Tuesday, December 4, 2007

Survey: virtualization in two-thirds of enterprises by '09

More than a third of enterprise IT shops have implemented x86 server virtualization, and nearly two-thirds expect to do so by 2009, Forrester Research finds in a new survey.

IT departments already using virtualization have virtualized 24% of servers, and that number is expected to grow to 45% by 2009.

Vendors need to get busy upgrading virtualization products, because many enterprises have been using the technology for two years or more and are ready to expand usage, Forrester reports.

"BMC Software, IBM Tivoli, HP Software, and Microsoft must repackage their offerings to create immediate tactical value by adding or buying tools for virtualization environment tasks, such as converting between physical and virtual servers and rapidly updating virtual server configurations," Forrester states.
The Forrester report -- "x86 virtualization adopters hit the tipping point" -- was released Friday and is based on a survey of 275 enterprise server decision-makers.

Previous Forrester research actually showed higher adoption of server virtualization, with 50% of IT shops using the technology in production and pilots in 2006.
Estimates tend to be "all over the map," and IT executives are sometimes too optimistic about predictions of future use, says report lead author Frank Gillett. But the survey results "show the power and popularity of the idea ... and demonstrates there is significant intent to increase usage."

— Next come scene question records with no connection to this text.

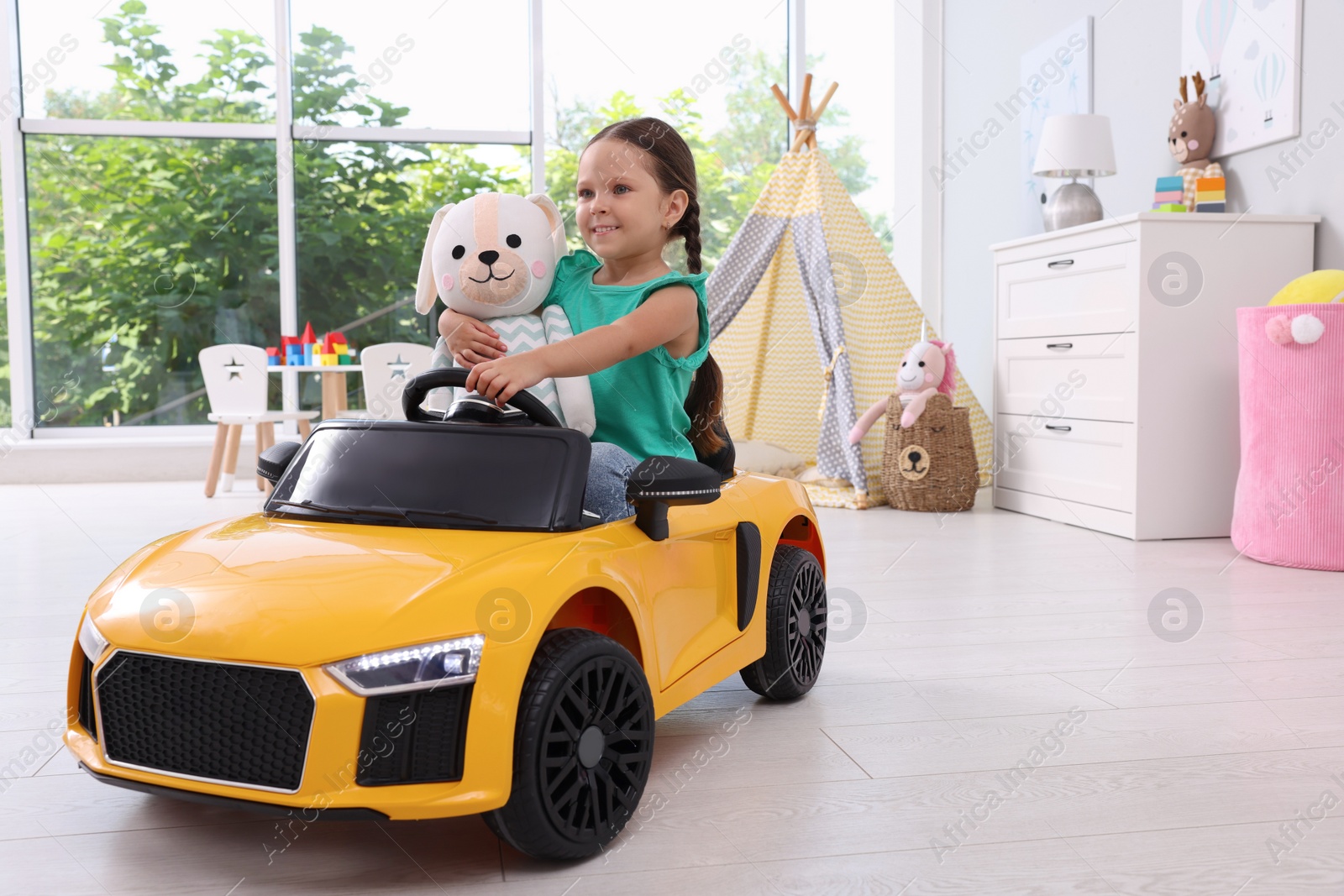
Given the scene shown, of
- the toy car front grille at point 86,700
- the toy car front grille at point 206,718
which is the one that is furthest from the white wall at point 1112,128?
the toy car front grille at point 86,700

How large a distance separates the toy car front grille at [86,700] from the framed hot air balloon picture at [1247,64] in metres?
3.54

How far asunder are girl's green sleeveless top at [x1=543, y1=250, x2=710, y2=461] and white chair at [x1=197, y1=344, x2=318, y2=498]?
375 centimetres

The latest report finds that 37% of IT departments have virtualized servers already, and another 13% plan to do so by July 2008. An additional 15% think they will virtualize x86 servers by 2009.

As enterprises gain a couple years experience with virtualization, they will move from tactical, experimental approaches to strategic IT infrastructure initiatives that might involve upgrading servers, storage, networks and systems management.

But virtualization isn't close to being universally adopted throughout enterprises, Gillett says. IT executives typically aren't using the technology for critical applications, or platforms like grid computing and supercomputing, he says.
"Virtualization is working its way [up] from things where people are less uptight about performance," he says.

Virtualization is primarily about sharing machines and portability, but these may not be compelling reasons to virtualize critical workloads, according to Gillett. Machine sharing isn't that necessary if a machine is already busy, and portability might not be compelling when there are few other servers a workload can be moved to.